En su libro Tapices de Historia Patria[1] –que para 1982 llevaba cinco ediciones– don Mario asume una posición extremadamente goda, católica y romana sobre el asunto de la conquista; prácticamente no ve lunar alguno en el proceder del conquistador. Don Mario Briceño Iragorry, queriéndose dar ínfulas de “civilizado” mira con desprecio a nuestros indígenas, y dice, por ejemplo, que Guaicaipuro no puede merecer el nombre de héroe, porque “el héroe requiere una concreción de cultura social para afianzarse”[2] (¡cursi, coño!). Jamás tuvo don Mario la menor preocupación por estudiar nuestras tradiciones indígenas, su cultura, las cuales están llenas de hermosos poemas ante los cuales los civilizados resultan verdaderos patanes, genios de la maldad y de la insidia. Por volvernos “civilizados” o “sifilizados” es por lo que hoy se ha procreado tan vasta proporción de locos y violentos “venezolanos”, los más virulentos enemigos de nuestra propia patria.

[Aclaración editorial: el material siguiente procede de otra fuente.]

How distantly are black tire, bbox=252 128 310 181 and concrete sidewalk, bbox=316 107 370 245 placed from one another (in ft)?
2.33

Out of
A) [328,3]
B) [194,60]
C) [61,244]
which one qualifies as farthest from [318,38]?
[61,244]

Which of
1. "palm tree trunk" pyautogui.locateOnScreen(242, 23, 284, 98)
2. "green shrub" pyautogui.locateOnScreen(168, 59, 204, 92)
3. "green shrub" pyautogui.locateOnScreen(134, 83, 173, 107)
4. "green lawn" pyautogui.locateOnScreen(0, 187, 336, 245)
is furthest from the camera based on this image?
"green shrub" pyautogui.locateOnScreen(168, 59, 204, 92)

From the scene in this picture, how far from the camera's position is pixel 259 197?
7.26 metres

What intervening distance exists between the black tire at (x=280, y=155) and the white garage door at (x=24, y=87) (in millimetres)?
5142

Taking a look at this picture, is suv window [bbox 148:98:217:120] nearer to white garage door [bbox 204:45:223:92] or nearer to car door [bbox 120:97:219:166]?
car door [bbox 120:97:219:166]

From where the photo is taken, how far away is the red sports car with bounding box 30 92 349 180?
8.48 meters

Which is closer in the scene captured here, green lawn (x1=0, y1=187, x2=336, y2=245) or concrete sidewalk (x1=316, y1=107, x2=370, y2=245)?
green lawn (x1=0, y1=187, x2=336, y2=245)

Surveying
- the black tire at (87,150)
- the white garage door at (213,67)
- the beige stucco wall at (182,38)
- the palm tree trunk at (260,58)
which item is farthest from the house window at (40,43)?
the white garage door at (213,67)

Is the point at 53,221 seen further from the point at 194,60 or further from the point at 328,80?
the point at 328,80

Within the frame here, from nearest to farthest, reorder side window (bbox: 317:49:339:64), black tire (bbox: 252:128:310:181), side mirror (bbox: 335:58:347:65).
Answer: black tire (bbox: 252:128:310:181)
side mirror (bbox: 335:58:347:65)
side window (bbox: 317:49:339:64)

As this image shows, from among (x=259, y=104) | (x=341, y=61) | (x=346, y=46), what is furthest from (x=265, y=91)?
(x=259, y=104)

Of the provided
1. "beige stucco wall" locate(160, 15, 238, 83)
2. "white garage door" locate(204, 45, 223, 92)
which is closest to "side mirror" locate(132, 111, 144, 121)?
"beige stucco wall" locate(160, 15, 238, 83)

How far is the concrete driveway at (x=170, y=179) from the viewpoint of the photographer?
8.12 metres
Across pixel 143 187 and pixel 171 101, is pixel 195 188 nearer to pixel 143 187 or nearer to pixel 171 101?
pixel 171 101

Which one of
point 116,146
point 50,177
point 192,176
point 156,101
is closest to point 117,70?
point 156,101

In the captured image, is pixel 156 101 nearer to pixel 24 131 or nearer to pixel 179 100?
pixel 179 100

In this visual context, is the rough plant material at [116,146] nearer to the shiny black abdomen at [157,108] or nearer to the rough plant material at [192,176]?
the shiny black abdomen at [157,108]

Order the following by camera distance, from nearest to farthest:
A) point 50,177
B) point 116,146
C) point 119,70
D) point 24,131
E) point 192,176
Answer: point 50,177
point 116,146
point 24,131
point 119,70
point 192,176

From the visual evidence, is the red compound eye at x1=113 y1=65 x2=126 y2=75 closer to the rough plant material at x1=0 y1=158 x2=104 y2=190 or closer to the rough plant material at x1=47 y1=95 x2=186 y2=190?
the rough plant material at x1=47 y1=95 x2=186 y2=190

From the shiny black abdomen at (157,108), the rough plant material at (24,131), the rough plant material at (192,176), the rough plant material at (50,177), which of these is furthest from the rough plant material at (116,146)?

Don Mario llama románticos a quienes critican a los españoles por su “cruel comportamiento” –porque tal cosa no hubo para él– durante la conquista. Y justifica la presencia de estos señores en América “situándonos más allá del tiempo y contemplando la conquista de América como una nueva ondulación que hacía en su progreso la curva institucional del Occidente, habremos de juzgarla en su conjunto como un hecho cuya legitimidad, si bien no reside en la voluntad del soberano, se fundamentaría en un plan cósmico[3]. ¡Un plan cósmico! Por ese plan cósmico estuvo Venezuela sumida en la esclavitud durante tres siglos.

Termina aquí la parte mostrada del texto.